- _Исходный текст_
-=-=-=-=-
Трудился с малолетства во второй бригаде. Некоторые ребятишки работали на виноградниках, а я на уборке трудился: подсолнухи убирали так: целые шляпки срезают и в кучи кладут, которые после подбирают оборудованные брички, обложенные внутри сушеной липовой корой, чтобы потерь семечек меньше было. Свозили шляпки на общий ток, где стояли специальные деревянные молотилки: и конные, и ручные, ими хлеб также молотили. Вращающиеся барабаны, между которыми кулачки стоят, молотили семечки, шляпки вылетали в сторону, а оставшиеся семечки собирали и просевали, для чего стояли веялки, которую крутили мы, пацаны, вдвоем за ручки с каждой стороны. Сор шел отдельно, мелочь в другую кучку, а хорошие семечки скрадывали в мешки.
-=-=-=-=-
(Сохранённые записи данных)
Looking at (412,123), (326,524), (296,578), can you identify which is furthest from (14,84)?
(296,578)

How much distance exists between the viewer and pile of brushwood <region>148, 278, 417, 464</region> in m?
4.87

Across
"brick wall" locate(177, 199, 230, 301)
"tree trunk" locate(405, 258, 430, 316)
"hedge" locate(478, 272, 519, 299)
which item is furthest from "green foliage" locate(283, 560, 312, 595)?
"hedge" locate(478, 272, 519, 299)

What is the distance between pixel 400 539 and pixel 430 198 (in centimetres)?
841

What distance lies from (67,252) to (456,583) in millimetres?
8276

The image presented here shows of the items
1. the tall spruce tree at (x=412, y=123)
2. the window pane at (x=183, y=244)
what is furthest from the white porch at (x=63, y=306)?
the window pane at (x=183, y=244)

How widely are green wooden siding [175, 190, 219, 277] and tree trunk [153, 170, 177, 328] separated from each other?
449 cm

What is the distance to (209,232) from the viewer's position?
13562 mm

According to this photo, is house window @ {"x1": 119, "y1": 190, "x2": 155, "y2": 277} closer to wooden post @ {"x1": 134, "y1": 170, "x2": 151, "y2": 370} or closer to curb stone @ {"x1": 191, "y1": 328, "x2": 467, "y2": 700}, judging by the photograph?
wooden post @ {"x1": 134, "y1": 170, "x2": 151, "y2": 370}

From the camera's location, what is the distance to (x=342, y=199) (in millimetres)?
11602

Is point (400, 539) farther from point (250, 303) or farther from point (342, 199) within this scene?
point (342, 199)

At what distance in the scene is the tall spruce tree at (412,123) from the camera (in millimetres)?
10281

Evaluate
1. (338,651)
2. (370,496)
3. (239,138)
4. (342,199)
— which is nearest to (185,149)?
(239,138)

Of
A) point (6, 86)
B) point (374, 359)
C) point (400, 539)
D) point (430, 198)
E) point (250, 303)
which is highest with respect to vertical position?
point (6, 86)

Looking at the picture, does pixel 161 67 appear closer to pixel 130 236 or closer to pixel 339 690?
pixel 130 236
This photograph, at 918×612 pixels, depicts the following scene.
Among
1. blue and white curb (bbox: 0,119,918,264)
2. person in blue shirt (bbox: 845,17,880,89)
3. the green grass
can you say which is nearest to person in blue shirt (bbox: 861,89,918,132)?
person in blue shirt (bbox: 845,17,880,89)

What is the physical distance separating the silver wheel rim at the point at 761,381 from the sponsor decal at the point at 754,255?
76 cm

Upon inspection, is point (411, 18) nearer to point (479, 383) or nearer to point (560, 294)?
-=-=-=-=-
- _Задание A_
Выпишите из текста об уборке подсолнухов фрагмент от слов «Трудился с малолетства» до слов «скрадывали в мешки.».
- _Задание B_
Чем, согласно тексту об уборке подсолнухов, были обложены внутри брички, которые подбирали кучи шляпок?
Эти записи для работы не понадобятся.

- _Полный ответ A_
Трудился с малолетства во второй бригаде. Некоторые ребятишки работали на виноградниках, а я на уборке трудился: подсолнухи убирали так: целые шляпки срезают и в кучи кладут, которые после подбирают оборудованные брички, обложенные внутри сушеной липовой корой, чтобы потерь семечек меньше было. Свозили шляпки на общий ток, где стояли специальные деревянные молотилки: и конные, и ручные, ими хлеб также молотили. Вращающиеся барабаны, между которыми кулачки стоят, молотили семечки, шляпки вылетали в сторону, а оставшиеся семечки собирали и просевали, для чего стояли веялки, которую крутили мы, пацаны, вдвоем за ручки с каждой стороны. Сор шел отдельно, мелочь в другую кучку, а хорошие семечки скрадывали в мешки.

- _Полный ответ B_
Сушеной липовой корой.